§ EXTRACTED TEXT
The three execution modes:
| flag | what it does |
|---|---|
| (default) | Lower to a native Mach-O / ELF / PE32+ at -o <path> and exit. |
--jit |
Lower in-process, mmap the result, call main directly. |
--interp |
Run the SSA IR under a watchful VM (pointer tracking, traces). |
Flags (--target=<spec>, --optimize / -O, --dump-ssa,
--list-symbols, -H / --show-includes, plus the VM-only
--track-pointers / --trace) can appear anywhere before the
source. -D NAME[=VALUE], -U NAME, -I path, and -include FILE work the same way they do on gcc / clang. Source-driven
build flags ride on #pragmas -- see "Headers and bindings"
below.
A .c file may start with a shebang. With badc on PATH,
chmod +x script.c makes the file directly executable -- in
which case the shebang line picks the mode (#!/usr/bin/env badc --interp for the VM, the bare form for native compilation).
Five targets are supported, and you cross-compile from any host to any of them:
--target= |
format |
|---|---|
macos-aarch64 |
Mach-O |
linux-aarch64 |
ELF |
linux-x64 |
ELF |
windows-x64 |
PE32+ |
windows-arm64 |
PE32+ |
A single badc invocation can mix .c source files, .o
object files, and .a archives:
badc -c foo.c bar.c # emits foo.o + bar.o (native ELF64 ET_REL, target pinned)
badc -o app foo.o bar.o # links them into a final binary
badc --ar -o libfoo.a foo.c bar.c # bundles into a SysV ar(5) archive
badc -o app main.c -L. -l foo # link against libfoo.a, gcc-stylebadc ships its own linker -- there's no ld / lld /
link.exe dependency. Object files are standard ELF64 ET_REL
relocatables: a .text section of native machine code,
.data / .bss for static storage, .symtab / .strtab
for the name table, and .rela.text carrying the relocations
the linker applies once each unit's final position is known.

§ PROVIDED MATERIAL

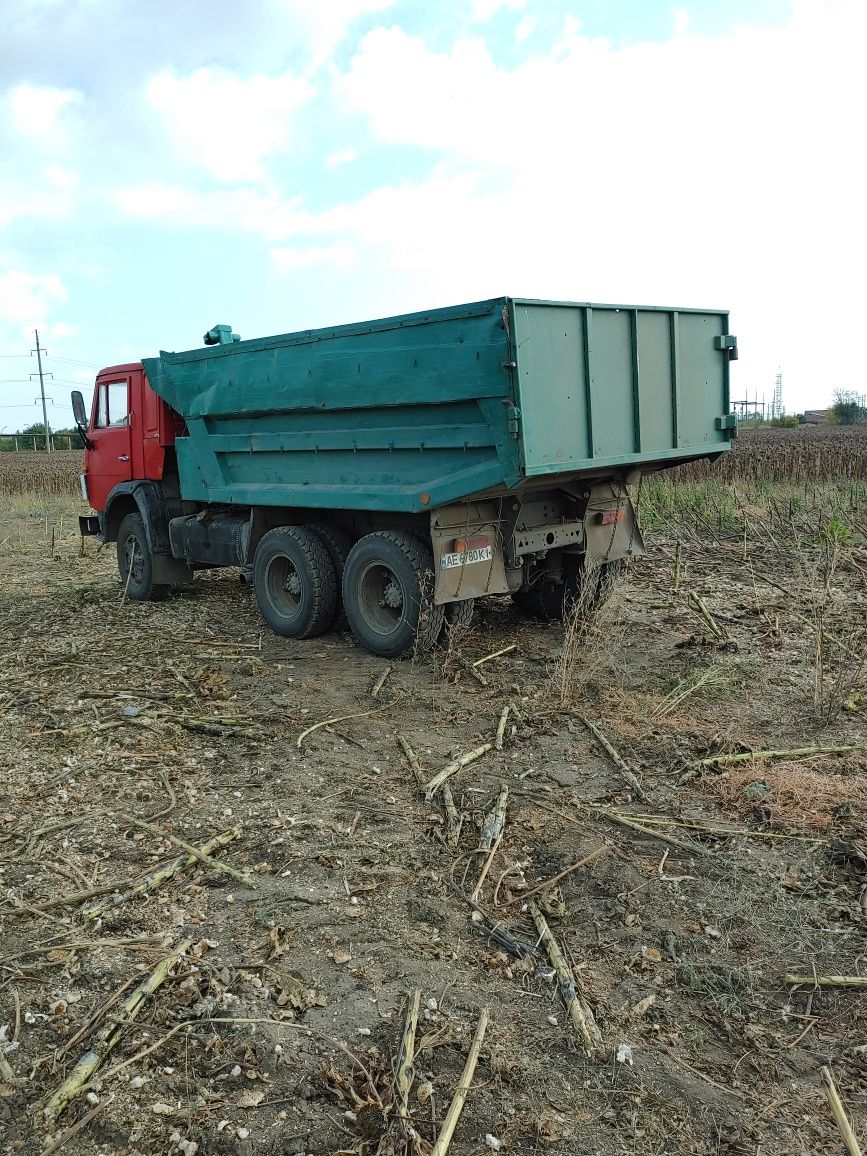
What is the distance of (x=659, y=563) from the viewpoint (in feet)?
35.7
...
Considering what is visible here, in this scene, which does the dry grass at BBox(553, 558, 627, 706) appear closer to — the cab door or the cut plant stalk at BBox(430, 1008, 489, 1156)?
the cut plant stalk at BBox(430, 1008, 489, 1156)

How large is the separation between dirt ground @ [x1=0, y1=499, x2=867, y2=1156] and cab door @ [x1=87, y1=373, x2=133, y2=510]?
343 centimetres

§ EXERCISE SET
**a)** Edit the badc text from "A .c file may" up to and including "for native compilation).", replacing "executable" with "runnable".
**b)** Answer these questions from the badc text:
(i) Which flag runs the SSA IR under a VM?
(ii) How many targets does badc support?
(iii) What does the .rela.text section carry?
**c)** Write the next part of the badc text, starting after its final sentence.

§ SOLVED TASKS
**a)**
A .c file may start with a shebang. With badc on PATH,
chmod +x script.c makes the file directly runnable -- in
which case the shebang line picks the mode (#!/usr/bin/env badc --interp for the VM, the bare form for native compilation).

**b)**
(i) --interp
(ii) Five
(iii) The relocations the linker applies once each unit's final position is known

**c)**
The target is pinned at -c time, and the objects are also
linkable by ld / lld. Archives are ar(5) with a SysV-style
symbol index. The full cargo feature gates the entire
pipeline; library consumers that don't need
multi-TU artifacts can opt out via
default-features = false, features = ["std"] to keep the
footprint slim.
Storage-class linkage follows C99 6.2.2: static at file
scope is internal, bare or extern declarations are external,
and extern T x; with no defining declaration becomes an
unresolved external that the linker tries to satisfy from the
remaining objects or archive members.
A summary of what the dialect parses + lowers, and where it
diverges from C99, lives in std-conformance.md. Short
version: c5 covers most of the language and few features of the later standards.
The doc enumerates rejected idioms, divergent behavior, and the c5-only extensions
(#pragma dylib / binding / export / entrypoint / subsystem).
The preprocessor pre-defines a small standard set, double-underscore wrapped in the gcc / clang / msvc convention so they don't collide with user identifiers:
__BADC_VERSION__ <crate version> // string literal from Cargo.toml, e.g. "0.0.9"
__BADC_TARGET__ "macos-aarch64" // canonical target id (string literal)
__aarch64__ / __arm64__ // AArch64 targets
__x86_64__ / __amd64__ // x86_64 targets
_WIN32 / _WIN64 // Windows targets only
__BADC_WINDOWS__ // Windows targets only
__APPLE__ // macOS target only
__linux__ // Linux targets onlyThe MSVC/MinGW mimicry surface (_MSC_VER / __MINGW32__ / __int64
/ __declspec / etc.) lives in headers/include/msvc_compat.h
and is opted into per translation unit with -include msvc_compat.h.
The header tells the compiler which dylib's/so's/dll's the target offers and which local names resolve to which exported symbols. A snippet:
#pragma dylib(libsystem, "/usr/lib/libSystem.B.dylib")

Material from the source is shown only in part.